As the Arb approaches its 100th anniversary, Swinehart, curator of the D. M. Fisk Museum of Natural History, decided it was time to investigate.

“It brings a whole new meaning to the phrase ‘if walls could talk,’” Swinehart said. “It was just a legend or a rumor until I finally went out and decided, knowing enough about geology and fossils, to discern which ones could have come from the local rocks around here and which ones certainly did not. And so I went out there and found a bunch.” 

By combing through historical records of the museum and cross-referencing the information with his fossil expertise, Swinehart began to piece together how the fossils became part of the Arb walls. 

It all began with the founding of Hillsdale College’s museum in 1872, which was one of the largest college museums at the time, Swinehart said. It was housed in Knowlton Hall of Science, where Moss Hall now stands. Once the museum’s founder, Daniel M. Fisk, left the college in 1886, the museum started to decline. In 1910, it caught on fire. 

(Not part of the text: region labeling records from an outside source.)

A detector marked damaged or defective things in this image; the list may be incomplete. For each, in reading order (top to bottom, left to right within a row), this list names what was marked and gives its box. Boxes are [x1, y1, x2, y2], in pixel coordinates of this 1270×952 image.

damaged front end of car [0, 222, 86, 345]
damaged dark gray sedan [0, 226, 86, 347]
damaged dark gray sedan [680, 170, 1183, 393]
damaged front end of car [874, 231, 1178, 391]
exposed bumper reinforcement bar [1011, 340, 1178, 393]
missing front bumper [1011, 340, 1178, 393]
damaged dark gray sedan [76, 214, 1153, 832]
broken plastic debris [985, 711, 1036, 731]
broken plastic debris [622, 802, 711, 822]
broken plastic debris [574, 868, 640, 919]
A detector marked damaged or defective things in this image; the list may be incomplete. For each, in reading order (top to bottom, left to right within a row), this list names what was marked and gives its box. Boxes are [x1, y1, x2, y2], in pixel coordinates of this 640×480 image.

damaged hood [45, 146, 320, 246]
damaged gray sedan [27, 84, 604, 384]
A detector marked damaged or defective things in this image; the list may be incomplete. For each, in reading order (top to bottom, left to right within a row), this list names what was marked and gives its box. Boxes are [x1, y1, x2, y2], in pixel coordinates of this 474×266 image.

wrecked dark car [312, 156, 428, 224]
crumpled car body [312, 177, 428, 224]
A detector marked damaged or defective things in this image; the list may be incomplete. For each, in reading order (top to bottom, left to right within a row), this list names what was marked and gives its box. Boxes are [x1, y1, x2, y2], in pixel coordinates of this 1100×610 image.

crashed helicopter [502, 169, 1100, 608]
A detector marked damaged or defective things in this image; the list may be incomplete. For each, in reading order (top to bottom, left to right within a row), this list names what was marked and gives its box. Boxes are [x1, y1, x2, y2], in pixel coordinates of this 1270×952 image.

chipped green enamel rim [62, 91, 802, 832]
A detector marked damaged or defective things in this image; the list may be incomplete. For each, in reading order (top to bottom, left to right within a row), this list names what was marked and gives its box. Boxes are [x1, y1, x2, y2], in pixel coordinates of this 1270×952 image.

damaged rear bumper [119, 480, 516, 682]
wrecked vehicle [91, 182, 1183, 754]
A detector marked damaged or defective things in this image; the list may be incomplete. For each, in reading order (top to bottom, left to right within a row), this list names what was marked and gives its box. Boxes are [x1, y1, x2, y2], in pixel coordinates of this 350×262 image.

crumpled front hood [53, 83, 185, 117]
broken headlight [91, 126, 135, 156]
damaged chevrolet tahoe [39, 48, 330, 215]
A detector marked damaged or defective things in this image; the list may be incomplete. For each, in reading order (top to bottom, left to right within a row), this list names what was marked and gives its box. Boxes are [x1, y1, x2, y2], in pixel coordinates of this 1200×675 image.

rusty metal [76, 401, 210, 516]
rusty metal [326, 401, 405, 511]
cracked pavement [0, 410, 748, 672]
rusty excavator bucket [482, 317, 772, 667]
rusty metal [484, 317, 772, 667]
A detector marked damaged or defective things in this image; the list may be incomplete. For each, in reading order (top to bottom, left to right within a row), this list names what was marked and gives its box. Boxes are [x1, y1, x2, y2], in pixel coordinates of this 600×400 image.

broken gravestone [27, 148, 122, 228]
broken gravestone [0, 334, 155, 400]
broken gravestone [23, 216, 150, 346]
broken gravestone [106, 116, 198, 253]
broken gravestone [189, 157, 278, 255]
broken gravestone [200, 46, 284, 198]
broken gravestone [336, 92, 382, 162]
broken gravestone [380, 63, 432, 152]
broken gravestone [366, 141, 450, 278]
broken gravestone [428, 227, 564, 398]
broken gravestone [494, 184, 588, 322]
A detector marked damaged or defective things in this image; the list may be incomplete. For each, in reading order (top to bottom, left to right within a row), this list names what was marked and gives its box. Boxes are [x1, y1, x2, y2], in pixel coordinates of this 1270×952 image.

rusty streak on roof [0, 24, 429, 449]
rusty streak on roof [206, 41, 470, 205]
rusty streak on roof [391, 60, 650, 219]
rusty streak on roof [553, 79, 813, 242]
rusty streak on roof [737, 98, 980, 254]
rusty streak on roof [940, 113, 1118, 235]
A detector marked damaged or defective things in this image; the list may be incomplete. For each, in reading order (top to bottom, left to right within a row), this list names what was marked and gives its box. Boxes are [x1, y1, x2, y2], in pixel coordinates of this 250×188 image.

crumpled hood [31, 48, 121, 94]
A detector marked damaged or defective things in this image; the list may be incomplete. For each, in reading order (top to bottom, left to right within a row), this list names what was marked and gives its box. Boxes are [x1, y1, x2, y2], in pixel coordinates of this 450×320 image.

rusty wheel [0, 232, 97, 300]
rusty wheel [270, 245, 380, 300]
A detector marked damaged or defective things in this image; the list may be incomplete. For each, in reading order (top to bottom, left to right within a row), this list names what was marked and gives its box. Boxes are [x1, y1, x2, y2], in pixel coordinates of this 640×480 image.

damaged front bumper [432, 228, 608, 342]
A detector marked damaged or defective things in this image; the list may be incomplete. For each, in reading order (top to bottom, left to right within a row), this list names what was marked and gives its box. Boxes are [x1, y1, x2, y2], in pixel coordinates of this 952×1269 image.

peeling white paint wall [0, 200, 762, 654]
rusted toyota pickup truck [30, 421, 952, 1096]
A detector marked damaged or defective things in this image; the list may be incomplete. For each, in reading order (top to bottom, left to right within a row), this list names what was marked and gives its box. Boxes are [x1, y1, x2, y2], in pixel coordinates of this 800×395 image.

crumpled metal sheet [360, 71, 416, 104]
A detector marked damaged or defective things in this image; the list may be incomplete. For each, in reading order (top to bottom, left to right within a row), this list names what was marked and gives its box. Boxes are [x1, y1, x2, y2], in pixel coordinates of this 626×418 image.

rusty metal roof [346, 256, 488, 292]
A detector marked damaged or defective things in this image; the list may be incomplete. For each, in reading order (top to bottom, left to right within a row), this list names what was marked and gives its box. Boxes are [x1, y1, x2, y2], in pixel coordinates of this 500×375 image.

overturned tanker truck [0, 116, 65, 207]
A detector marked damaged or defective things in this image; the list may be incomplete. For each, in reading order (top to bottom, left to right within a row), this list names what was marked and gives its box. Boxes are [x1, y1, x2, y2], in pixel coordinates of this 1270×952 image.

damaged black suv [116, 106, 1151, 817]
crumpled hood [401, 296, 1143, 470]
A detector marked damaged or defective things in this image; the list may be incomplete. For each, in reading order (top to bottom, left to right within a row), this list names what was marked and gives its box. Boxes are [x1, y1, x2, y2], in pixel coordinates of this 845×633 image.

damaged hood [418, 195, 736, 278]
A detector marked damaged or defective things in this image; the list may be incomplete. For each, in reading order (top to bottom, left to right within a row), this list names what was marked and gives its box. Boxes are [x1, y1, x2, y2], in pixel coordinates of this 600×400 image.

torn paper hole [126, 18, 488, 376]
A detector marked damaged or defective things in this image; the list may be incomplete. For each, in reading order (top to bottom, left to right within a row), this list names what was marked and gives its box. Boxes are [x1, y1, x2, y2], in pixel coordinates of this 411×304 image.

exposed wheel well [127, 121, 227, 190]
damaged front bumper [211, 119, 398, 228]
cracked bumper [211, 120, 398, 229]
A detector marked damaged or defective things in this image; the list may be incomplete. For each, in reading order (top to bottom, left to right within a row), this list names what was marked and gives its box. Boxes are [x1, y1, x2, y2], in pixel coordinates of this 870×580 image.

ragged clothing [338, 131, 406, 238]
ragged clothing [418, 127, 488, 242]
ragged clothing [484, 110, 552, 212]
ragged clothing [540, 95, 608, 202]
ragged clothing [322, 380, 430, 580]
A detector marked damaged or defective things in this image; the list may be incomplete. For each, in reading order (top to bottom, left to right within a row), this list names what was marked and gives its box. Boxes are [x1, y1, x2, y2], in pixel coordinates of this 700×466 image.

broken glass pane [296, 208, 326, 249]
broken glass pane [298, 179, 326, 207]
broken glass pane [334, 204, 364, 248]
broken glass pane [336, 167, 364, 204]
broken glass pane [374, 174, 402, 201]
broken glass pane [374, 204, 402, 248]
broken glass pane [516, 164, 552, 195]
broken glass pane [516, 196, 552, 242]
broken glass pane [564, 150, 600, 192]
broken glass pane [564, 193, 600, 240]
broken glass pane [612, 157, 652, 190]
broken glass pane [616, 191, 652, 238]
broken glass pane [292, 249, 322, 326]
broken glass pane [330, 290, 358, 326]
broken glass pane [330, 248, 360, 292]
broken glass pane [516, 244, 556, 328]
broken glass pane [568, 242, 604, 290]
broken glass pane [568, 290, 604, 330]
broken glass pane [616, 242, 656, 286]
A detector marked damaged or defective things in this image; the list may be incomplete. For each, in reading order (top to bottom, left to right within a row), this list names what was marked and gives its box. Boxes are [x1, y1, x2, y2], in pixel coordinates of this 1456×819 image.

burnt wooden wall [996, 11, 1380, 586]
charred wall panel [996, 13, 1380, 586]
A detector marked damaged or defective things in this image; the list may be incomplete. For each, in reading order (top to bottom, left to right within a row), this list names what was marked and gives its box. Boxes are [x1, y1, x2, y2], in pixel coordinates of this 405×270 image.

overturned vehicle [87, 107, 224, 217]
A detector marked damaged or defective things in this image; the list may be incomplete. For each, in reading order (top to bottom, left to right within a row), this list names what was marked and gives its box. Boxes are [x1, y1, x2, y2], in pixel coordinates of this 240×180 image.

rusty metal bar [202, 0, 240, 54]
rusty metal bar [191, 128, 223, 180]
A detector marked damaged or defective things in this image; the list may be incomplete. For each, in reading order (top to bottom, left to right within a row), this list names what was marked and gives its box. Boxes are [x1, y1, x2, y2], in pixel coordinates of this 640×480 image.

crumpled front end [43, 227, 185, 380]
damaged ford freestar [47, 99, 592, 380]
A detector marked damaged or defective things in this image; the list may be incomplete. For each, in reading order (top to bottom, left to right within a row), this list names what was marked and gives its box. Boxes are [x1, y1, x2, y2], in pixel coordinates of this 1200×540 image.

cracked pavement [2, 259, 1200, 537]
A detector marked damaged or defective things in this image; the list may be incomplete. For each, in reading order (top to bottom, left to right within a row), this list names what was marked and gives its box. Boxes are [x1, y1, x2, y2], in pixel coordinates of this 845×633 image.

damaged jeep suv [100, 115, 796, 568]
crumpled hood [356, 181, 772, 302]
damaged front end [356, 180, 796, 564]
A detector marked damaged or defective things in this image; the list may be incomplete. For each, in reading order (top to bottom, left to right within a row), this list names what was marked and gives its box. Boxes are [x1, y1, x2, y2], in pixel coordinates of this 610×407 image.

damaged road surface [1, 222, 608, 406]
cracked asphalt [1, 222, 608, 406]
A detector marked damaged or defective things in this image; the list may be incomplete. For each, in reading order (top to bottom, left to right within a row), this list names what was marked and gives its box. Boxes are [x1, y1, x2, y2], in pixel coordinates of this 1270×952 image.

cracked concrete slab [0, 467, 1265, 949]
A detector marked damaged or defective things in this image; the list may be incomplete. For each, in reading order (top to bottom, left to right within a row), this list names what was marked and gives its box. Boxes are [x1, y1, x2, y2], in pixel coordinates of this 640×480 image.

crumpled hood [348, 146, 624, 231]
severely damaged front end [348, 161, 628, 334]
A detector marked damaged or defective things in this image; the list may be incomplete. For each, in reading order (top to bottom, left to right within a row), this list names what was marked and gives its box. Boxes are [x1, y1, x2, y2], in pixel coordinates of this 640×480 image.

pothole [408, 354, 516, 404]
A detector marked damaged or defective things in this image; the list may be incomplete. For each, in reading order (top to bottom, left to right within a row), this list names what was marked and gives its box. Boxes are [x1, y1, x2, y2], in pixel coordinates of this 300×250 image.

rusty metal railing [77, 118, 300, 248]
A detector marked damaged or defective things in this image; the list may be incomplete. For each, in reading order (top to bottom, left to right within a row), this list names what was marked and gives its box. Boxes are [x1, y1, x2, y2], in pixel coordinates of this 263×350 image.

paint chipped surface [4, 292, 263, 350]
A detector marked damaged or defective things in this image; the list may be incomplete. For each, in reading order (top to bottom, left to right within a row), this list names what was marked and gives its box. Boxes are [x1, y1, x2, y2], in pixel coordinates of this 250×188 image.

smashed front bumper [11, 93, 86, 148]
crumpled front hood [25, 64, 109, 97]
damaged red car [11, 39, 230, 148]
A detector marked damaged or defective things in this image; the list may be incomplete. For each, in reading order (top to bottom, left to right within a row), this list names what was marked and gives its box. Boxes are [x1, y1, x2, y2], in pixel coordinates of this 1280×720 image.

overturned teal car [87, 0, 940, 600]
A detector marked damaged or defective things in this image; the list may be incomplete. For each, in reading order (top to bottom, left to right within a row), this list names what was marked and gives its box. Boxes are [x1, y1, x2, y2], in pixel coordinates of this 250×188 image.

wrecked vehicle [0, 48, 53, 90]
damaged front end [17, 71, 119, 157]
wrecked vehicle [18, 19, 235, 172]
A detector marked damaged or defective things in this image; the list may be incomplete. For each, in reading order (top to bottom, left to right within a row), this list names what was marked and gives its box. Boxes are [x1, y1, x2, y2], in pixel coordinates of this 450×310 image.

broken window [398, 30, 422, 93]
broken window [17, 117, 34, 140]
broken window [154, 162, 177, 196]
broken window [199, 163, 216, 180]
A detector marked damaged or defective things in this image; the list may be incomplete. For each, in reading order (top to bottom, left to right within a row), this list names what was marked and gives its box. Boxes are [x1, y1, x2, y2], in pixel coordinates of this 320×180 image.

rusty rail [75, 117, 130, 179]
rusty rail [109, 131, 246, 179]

“Most of the specimens survived but the ceiling collapsed and the building was badly damaged,” Swinehart said. “And the museum and all of its specimens pretty much remained in boxes strewn around campus for four years. Some things were taken and stolen.” 

In 1914, the senior class decided to rebuild the museum as its class gift. 

“The other option they were considering was a cluster of electric lights on campus, but they decided to save the museum, which tells you a lot about the value of the museum to the general student body at the time,” Swinehart said. “People would come to visit, we had an Egyptian mummy, colonial American currency and fossils, minerals, animals, and plants from around the world.”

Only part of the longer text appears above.